Multiplication of big numbers represented as strings

This is the usual task in interview: solve multiplication of integer numbers presented as strings, for ex., "25" * "25" = "625". Length of these strings may be any (not 16 bits or 32 bits only).
Implementation will use school way of multiplication of numbers (sign is ignored), see:

   1856
   1856
   ----
  11136
  9280
14848
1856
=======
3444736

So, "1856" * "1856" = "3444736", we multiply each digit of second number on each digit of first one, shift result number by one to left, summarize them and don't forget about carry. Carry is of 2 kinds: carry of multiplication and carry of sum. Algorithm is:

• multiply last digit of 2nd number by last digit of 1st one
• write result (only low digit) in result string at LAST POSITION
• if resulting number is > 10, save carry (divided by 10)
• make the same with the 2nd digit of 2nd number, but instead of saving resulting digit, make summation: with carry of multiplication AND carry of sum
• don't forget to make shifting to left when go to next digit of 1nd number

So, each "saving" of result digit should make summation and there are not number 9280 in middle result but sum of 11136 and 9280 ("103936").

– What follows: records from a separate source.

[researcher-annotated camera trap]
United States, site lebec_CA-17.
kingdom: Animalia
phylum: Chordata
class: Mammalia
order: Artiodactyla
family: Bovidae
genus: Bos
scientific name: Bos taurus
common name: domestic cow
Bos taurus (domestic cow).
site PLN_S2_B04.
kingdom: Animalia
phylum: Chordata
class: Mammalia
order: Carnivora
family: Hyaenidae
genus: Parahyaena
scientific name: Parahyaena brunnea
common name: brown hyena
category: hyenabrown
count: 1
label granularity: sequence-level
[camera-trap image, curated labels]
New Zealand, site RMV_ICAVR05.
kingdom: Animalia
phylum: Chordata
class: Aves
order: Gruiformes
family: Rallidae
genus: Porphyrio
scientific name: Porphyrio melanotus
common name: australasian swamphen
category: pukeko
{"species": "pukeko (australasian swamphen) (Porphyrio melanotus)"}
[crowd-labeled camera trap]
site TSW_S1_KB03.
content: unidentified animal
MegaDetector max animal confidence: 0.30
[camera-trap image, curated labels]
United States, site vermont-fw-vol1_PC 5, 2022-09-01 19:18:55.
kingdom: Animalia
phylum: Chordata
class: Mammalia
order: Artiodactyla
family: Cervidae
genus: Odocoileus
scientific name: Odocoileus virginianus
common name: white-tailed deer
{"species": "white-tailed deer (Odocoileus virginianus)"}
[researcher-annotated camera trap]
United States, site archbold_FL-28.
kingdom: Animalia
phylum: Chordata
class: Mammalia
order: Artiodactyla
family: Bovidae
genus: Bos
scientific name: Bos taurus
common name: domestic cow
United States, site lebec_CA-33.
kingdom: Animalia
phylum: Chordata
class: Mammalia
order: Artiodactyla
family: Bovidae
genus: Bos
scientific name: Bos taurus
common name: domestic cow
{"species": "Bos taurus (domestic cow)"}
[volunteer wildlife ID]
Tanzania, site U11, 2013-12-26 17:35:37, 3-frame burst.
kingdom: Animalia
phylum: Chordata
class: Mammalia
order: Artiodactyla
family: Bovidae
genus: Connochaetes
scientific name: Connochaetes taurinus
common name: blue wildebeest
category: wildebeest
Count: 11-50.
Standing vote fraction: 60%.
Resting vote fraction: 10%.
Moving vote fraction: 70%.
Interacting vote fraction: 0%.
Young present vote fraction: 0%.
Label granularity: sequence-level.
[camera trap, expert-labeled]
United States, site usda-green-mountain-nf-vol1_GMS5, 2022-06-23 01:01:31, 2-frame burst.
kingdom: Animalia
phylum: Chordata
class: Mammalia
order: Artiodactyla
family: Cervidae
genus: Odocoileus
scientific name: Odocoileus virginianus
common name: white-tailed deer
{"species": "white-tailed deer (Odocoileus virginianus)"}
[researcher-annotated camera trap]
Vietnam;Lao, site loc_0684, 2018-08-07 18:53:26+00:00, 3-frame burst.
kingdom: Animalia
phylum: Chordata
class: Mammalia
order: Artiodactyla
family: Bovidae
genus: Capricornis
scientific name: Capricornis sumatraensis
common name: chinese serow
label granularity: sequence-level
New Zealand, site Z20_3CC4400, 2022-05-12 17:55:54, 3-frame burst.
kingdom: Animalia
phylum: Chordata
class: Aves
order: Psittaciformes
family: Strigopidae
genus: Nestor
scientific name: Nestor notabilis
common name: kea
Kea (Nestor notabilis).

Implementation on C looks like this:

#include <stdio.h>
#include <stdlib.h>
#include <string.h>
#include <time.h>
#include "algutils.h"

#define ASCII2I(CH) ((CH)?((CH)-'0'):0)
#define I2ASCII(I) ((I)+'0')

char* mul(const char *s1, const char *s2, char *res, int reslen)
{
    int r, // index in result string
        i, // index in s1
        _i, // offset (to left) of next middle number
        j, // index in s2
        len1 = strlen(s1), len2 = strlen(s2);
    int d1, // digit in s1
        d2, // digit in s2
        ts, // temporary summ
        c, // curry in multiplication
        cs; // curry in summation
    memset(res, 0, reslen);
    for (i=len2-1, _i=0, cs=0; i>=0; i--, _i++) {
        d2 = ASCII2I(s2[i]);
        r = reslen - 2 - _i;
        for (j=len1-1, c=0; j>=0; j--) {
            d1 = ASCII2I(s1[j]);
            d1 = d1*d2 + c;
            ts = ASCII2I(res[r]) + (d1%10) + cs;
            res[r] = I2ASCII(ts%10);
            cs = ts/10;
            c = d1/10;
            r--;
        }
        do {
            // do rest of sum (high digits)
            ts = ASCII2I(res[r]) + (c%10) + cs;
            if (!ts) break;
            res[r] = I2ASCII(ts%10);
            cs = ts/10;
            r--;
        } while (cs);
    }
    return (res + r + 1);
}

///////////////////////////////////////////////
//              Main: tests
///////////////////////////////////////////////

#define RND(N) (srand(time(NULL)), rand()%(N))

int main(void)
{
    char _res[32], *res;
    char s1[32] = {0};
    char s2[32] = {0};
    int n1, n2, rn, resn, chk;

    //printf("%s\n", mul("1856", "1856", _res, sizeofarray(_res)));
    //return 0;

    for (int i=0; i<100; i++) {
        sprintf(s1, "%d", RND(9999999));
        sprintf(s2, "%d", 1+RND(9999999));
        printf("STR: %s * %s = %s\n", s1, s2, (res=mul(s1, s2, _res, sizeofarray(_res))));
        n1 = atoi(s1); n2 = atoi(s2); rn = n1*n2; resn = atoi(res);
        printf("CTR: %d * %d = %d\n", n1, n2, rn);
        printf("verify <%d>: %d (%d ? %d)\n", i, (chk=(resn==rn)), rn, resn);
        if (!chk) { printf("FAILED!\n"); return (1); }
        else printf("\n\n");
    }
    printf("All tests are passed\n");
    return (0);
}

Tests are cycle of multiplication of random numbers. If test is failed, cycle is break.